R/extract_saccades.R
In saccadr: Extract Saccades via an Ensemble of Methods Approach

Documented in extract_saccades

#' Extract saccades from samples using votes from selected methods.
#' 
#' @description Extract saccades from samples using votes from selected methods. Each method votes whether
#' a given sample belongs to a saccade. Next, saccades are identified via a majority vote using the 
#' \code{vote_threshold} parameter, as well as a minimum duration and minimal temporal separation criteria.
#' Please note that units of the gaze samples must be in  \strong{degrees of visual angle}. The units are important
#' as some methods use specific (e.g., physiologically plausible) velocity and acceleration thresholds.
#'  
#' By default, ensemble includes methods proposed by Engbert & Kliegl (2003) (\code{"ek"}),
#' Otero-Millan et al. (\code{"om"}), and Nyström & Holmqvist (2010) (\code{"nh"}), 
#' see \emph{Implemented Methods} vignette. However, it can be extended
#' via custom methods, see \emph{Using Custom Methods} vignette.
#' 
#' By default, the function returns a table with identified saccades but can return a matrix with methods' votes
#' per sample instead (\code{return_votes = TRUE}).
#'
#' @param x Horizontal coordinate, either a vector for monocular data or a two-column matrix for binocular data.
#' @param y Vertical coordinate, either a vector for monocular data or a two-column matrix for binocular data.
#' @param sample_rate Sampling rate in Hz. It is assumed to be common for the entire time series.
#' If the time series contains chunks (trials) that were recorded using different acquisition rate
#' (e.g., SR Research Eyelink allows to set different acquisition rate for each recording / trial),
#' you would need to split the time series and analyze them separately.
#' @param trial Optional vector with trial ID. If omitted, all samples are assumed to belong to a single trial.
#' Velocity, acceleration, and saccades themselves are computed respecting trial borders. 
#' @param methods A list with saccade detection methods, can include external functions that
#' implement sample classification (see \emph{Using Custom Methods} vignette). Package methods include
#' Engbert & Kliegl (2003) (\code{method_ek}), Otero-Millan et al. (2014) (\code{method_om}), 
#' Nyström and Holmqvist (2010) (\code{method_nh}). Defaults to the list of all internally implemented
#' methods: \code{list(method_ek, method_om, method_nh)}.

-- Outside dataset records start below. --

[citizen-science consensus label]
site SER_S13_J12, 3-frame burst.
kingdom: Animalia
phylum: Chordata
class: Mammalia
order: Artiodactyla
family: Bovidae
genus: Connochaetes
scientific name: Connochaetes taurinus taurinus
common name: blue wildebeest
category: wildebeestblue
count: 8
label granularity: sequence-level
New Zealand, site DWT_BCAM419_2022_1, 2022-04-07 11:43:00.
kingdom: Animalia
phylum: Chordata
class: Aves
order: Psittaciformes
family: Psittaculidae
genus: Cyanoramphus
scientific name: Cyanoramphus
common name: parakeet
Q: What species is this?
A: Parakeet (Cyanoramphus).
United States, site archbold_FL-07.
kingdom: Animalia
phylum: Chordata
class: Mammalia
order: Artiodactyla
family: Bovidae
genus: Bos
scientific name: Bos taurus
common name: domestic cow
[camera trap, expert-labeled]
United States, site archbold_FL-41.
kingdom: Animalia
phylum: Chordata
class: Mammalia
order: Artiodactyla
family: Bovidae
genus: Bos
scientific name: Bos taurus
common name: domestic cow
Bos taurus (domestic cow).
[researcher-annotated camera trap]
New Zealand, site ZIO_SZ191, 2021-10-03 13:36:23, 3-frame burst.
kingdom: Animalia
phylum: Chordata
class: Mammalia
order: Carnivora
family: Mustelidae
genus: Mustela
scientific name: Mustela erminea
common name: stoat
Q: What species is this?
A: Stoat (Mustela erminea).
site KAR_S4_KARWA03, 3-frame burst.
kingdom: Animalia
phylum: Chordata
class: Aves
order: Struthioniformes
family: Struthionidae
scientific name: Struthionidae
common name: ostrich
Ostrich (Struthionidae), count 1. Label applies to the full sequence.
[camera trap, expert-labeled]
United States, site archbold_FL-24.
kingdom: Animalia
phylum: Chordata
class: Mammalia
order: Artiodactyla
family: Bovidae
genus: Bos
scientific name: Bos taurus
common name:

#' @param velocity_function A handle to a function to compute velocity and acceleration. Defaults to a method
#' suggested by Engbert & Kliegl (2003) \code{\link{diff_ek}}. The package also implements the method proposed
#' by Nyström and Holmqvist (2010) \code{\link{diff_nh}}. See vignette "Velocity computation" for details and
#' information on how to implement a custom method.
#' @param options A named list with options for saccade detection (see \code{\link{method_ek}}, \code{\link{method_om}},
#' \code{\link{method_nh}}) and velocity (\code{\link{diff_ek}}, \code{\link{diff_nh}}) computation.
#' See documentation on specific method for details.
#' @param binocular Specifies how a binocular data is treated. Options are \code{"cyclopean"} (binocular data is
#' converted to an average cyclopean image before saccades are extracted), \code{"monocular"} (saccades
#' are extracted independently for each eye), \code{"merge"} (default, sample votes are obtained from both eyes and
#' for all methods and then averaged. This way only binocular saccades, i.e., eye movements with a sufficient temporal
#'  overlap between eyes, are detected.).
#' @param vote_threshold Value between 1 and N (where N is number of used methods) defining a vote threshold for a
#' saccade. By default, all but one method \eqn{threshold = N-1} must agree for a sample to be considered for a saccade.
#' Threshold of 1 is applied if a single method is used.
#' @param minimal_duration_ms Minimal duration of a saccade in milliseconds. Shorter candidate saccades are discarded,
#' @param minimal_separation_ms Minimal time separation between saccades in milliseconds. Saccades that are
#' separated by a shorter interval of "not a saccade" votes, will be merged including that period.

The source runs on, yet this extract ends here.